Overall, this sparer approach works. The band still soaks Chikudate’s vocals in echo and loops backing vocals behind her, so this isn’t totally laid bare. In these versions, the melodies do the heavy lifting that the atmosphere did before, and they sound up to the task. For devoted fans, some of the most exciting stuff will be the B-sides, the best of them being the band’s sweet but ghostly take on Mazzy Star’s “Suzanne.” Here Chikudate shows off a subtle range in her voice, toning down to a confessional hush that nods nicely to Mazzy singer Hope Sandoval.
The highlights of Rewolf are pretty unsurprising. “New Years,” Familiar Light,” and “Thursday,” all stand-outs on previous records, shine the brightest here. “Thursday” is the best reinterpretation on the disc, cast as a simple but affecting doo-wop ballad. And “Familiar Light” is the barest new take, and because it came from the ultra-rich Hush, it serves as a nice bookend to a productive year for the band.
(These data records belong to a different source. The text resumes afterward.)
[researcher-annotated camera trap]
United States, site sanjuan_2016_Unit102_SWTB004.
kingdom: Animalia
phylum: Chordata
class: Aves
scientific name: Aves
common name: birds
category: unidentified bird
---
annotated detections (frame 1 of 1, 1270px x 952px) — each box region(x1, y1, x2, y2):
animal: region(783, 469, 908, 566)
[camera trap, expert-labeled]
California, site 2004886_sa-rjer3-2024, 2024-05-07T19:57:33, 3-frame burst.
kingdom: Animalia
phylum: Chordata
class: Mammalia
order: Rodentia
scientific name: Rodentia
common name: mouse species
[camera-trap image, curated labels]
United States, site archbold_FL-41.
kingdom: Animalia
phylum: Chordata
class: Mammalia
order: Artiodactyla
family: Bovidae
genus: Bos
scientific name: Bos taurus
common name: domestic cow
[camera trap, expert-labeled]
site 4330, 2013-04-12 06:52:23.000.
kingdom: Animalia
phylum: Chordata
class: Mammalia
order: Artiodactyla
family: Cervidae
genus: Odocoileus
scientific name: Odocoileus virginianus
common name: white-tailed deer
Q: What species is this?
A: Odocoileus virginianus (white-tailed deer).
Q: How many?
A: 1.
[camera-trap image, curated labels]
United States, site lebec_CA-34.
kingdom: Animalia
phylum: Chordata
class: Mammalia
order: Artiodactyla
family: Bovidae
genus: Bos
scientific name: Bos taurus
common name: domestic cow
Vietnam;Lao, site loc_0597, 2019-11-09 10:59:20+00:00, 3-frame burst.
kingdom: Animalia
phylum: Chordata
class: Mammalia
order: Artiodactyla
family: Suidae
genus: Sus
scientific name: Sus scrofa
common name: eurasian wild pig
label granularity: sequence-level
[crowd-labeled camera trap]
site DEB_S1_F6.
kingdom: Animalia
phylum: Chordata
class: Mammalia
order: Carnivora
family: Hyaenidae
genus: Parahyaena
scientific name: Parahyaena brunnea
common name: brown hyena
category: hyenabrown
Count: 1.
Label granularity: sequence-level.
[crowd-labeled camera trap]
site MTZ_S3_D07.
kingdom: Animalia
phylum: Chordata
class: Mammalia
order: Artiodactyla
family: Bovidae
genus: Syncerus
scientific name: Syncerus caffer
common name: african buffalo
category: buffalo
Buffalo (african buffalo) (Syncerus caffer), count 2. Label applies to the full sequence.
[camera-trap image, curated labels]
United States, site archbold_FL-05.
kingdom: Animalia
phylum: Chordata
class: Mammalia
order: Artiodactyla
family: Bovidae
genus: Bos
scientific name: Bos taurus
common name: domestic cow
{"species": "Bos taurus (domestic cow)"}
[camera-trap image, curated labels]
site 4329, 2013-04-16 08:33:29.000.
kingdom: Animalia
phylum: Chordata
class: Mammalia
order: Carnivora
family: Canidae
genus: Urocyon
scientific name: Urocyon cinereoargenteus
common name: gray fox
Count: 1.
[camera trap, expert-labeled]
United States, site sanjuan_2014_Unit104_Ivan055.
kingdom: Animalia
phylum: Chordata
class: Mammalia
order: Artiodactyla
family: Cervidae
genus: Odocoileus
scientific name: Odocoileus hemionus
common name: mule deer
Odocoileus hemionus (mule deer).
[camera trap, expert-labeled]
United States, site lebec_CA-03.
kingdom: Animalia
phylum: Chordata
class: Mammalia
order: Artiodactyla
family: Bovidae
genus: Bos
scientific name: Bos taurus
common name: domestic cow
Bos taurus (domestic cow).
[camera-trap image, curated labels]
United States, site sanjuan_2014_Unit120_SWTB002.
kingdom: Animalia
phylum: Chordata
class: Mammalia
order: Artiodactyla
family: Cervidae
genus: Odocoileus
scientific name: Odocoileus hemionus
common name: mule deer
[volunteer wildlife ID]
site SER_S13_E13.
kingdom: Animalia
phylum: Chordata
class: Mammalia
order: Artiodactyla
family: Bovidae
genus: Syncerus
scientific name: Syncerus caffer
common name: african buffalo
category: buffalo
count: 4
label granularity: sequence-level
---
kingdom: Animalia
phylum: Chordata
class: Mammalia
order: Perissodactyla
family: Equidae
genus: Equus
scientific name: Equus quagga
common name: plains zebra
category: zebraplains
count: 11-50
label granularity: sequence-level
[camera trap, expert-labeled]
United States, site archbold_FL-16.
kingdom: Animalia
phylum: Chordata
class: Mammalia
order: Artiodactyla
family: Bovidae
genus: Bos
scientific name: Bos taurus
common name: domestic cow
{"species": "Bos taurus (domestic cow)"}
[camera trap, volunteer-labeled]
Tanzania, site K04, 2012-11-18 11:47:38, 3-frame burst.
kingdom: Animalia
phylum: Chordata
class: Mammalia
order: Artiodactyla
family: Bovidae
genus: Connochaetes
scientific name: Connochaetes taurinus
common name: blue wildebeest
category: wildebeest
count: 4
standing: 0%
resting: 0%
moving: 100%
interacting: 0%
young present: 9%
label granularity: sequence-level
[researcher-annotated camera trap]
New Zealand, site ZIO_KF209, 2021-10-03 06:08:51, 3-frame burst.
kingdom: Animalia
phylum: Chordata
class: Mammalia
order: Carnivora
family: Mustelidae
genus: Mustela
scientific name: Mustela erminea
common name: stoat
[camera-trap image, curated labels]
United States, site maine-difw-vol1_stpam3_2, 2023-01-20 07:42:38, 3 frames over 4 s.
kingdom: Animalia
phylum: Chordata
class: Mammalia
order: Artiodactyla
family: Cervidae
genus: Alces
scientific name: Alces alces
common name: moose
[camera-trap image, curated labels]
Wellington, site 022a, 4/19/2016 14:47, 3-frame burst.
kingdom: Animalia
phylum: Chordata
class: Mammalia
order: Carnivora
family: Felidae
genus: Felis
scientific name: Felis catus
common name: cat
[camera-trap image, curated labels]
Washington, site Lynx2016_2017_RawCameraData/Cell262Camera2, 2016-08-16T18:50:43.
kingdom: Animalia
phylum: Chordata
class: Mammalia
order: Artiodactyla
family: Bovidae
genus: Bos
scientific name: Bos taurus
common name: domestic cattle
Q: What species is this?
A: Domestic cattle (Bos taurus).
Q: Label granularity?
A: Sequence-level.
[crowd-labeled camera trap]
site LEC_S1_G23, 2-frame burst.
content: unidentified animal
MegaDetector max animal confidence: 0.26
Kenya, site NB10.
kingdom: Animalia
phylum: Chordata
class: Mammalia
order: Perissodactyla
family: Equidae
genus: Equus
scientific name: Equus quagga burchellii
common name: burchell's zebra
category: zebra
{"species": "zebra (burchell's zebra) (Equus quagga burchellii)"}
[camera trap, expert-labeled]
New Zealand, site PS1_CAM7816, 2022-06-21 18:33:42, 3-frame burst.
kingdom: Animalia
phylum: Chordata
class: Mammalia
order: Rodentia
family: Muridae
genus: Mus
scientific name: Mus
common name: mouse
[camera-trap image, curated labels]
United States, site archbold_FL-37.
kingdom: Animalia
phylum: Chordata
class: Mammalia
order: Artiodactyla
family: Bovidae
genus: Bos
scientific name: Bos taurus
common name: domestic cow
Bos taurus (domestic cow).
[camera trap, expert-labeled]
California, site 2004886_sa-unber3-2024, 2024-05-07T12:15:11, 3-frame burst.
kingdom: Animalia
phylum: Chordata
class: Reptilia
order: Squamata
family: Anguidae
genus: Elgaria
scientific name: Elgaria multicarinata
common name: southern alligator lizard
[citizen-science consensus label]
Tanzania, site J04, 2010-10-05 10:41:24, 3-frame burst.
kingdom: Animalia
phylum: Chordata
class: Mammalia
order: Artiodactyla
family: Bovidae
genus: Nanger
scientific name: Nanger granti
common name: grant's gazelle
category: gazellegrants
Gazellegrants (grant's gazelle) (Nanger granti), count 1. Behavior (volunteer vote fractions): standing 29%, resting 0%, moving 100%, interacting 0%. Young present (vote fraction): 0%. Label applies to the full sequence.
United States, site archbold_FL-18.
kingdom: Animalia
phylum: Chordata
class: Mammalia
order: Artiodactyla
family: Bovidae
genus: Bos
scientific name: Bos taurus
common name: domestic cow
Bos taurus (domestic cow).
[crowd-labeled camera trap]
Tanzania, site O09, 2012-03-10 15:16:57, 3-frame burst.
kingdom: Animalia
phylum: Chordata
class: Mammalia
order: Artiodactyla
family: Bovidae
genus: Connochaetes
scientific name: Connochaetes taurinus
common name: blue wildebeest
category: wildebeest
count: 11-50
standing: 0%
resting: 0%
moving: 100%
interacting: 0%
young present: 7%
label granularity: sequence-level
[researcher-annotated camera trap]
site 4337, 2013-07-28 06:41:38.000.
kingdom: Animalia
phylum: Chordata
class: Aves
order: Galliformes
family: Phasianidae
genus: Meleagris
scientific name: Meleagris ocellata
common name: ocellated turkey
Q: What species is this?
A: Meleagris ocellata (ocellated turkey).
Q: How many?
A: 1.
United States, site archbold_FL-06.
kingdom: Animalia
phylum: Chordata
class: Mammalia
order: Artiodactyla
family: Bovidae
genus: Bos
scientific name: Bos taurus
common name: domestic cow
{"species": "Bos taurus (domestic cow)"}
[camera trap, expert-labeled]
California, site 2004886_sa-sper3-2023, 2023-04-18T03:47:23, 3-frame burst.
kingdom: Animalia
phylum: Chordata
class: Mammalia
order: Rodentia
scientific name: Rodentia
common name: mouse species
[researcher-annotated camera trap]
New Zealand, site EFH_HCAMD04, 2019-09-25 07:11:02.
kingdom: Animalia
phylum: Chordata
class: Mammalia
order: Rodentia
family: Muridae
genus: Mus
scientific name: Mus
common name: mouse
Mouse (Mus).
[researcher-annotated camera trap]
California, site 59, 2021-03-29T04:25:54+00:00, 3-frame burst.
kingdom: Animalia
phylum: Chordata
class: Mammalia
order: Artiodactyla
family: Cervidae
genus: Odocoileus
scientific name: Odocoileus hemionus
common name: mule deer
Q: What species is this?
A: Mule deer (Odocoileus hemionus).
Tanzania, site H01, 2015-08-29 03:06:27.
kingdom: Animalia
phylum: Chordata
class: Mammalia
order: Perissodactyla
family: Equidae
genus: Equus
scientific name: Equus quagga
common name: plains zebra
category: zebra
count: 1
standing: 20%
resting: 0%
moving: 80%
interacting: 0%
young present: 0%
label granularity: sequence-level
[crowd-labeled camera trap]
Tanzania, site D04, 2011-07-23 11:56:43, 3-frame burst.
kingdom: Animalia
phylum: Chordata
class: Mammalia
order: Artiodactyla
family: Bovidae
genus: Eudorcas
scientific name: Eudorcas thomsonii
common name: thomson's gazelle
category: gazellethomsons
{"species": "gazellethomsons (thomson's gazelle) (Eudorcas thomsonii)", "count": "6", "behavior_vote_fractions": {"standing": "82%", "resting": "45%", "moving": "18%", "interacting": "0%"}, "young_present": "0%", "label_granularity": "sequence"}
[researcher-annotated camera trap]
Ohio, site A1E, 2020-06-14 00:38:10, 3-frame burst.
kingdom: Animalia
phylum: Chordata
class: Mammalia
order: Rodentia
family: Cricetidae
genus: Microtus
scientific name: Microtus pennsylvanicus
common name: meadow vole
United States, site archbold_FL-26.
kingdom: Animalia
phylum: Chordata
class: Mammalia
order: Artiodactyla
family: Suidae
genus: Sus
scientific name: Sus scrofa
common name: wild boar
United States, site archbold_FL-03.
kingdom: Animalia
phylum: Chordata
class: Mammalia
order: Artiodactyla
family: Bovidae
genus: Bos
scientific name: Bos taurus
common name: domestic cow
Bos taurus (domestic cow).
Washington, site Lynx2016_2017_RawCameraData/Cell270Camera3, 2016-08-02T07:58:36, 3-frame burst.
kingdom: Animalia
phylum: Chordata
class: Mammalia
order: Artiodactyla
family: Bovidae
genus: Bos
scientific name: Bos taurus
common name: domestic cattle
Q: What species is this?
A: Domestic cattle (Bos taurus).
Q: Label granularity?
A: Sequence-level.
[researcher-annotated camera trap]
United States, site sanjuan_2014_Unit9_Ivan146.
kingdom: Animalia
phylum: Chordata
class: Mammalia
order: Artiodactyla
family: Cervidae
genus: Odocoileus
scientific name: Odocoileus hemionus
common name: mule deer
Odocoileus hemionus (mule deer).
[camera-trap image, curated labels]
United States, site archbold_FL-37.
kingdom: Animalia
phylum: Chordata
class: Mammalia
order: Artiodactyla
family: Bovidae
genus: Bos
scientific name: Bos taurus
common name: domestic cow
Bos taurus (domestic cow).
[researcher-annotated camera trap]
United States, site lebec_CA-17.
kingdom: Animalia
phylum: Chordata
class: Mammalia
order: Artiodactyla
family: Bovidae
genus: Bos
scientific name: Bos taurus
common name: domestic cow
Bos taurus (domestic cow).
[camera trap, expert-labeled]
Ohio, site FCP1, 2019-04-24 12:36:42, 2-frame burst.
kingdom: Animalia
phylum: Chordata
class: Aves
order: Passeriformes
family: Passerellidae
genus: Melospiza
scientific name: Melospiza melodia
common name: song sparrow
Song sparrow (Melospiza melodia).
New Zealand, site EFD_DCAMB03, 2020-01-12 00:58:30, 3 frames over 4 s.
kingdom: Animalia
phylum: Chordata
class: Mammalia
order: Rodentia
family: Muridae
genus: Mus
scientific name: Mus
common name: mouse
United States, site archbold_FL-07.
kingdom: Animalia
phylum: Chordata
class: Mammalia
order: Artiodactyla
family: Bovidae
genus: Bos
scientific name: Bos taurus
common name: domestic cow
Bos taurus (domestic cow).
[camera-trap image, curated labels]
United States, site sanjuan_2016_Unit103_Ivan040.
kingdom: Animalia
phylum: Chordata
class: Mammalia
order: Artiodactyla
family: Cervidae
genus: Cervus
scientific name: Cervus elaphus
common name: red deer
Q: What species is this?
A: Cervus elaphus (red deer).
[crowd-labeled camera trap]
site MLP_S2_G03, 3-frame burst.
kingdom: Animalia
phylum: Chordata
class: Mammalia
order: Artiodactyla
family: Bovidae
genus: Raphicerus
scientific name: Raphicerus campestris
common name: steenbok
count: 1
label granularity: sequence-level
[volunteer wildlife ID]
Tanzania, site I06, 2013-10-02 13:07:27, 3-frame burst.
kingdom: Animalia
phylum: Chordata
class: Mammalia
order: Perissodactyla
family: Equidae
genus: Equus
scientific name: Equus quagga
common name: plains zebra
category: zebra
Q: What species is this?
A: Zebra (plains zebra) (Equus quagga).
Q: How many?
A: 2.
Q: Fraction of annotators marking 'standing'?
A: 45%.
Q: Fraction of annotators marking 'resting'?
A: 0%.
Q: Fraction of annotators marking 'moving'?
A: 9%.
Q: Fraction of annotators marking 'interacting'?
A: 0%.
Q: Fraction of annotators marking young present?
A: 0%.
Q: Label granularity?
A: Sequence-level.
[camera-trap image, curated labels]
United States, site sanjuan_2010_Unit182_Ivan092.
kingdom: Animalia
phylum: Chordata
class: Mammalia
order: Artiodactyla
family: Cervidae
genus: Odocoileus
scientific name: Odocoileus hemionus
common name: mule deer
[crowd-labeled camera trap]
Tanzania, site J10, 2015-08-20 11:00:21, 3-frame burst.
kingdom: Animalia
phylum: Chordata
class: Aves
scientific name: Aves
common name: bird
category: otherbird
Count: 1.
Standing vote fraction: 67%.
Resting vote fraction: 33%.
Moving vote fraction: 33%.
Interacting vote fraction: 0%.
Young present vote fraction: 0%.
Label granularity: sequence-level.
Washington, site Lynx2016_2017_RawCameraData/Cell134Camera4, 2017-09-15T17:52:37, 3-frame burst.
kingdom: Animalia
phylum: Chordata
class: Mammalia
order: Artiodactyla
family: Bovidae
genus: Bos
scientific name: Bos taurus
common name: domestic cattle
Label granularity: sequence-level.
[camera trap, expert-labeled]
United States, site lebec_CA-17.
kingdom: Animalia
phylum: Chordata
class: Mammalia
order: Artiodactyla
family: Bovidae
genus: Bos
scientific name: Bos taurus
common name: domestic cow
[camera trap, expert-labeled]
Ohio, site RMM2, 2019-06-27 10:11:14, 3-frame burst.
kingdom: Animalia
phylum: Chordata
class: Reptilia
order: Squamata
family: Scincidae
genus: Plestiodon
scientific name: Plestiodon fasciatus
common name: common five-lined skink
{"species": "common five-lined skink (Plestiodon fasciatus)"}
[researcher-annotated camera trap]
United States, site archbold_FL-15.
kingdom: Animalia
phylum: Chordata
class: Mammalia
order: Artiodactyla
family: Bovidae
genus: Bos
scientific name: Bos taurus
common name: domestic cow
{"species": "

The album has some other nice moments, but none that quite match up. Rewolf is a charming set, a nice new sound from these guys and an interesting look back at their young discography. It was made confidently, with no apparent intentions of it being some toss-off or fan-only disc. But by album’s end, don’t be surprised if you’re reaching for Citrus to dive back into their dream world. It really is where Asobi Seksu is at its best.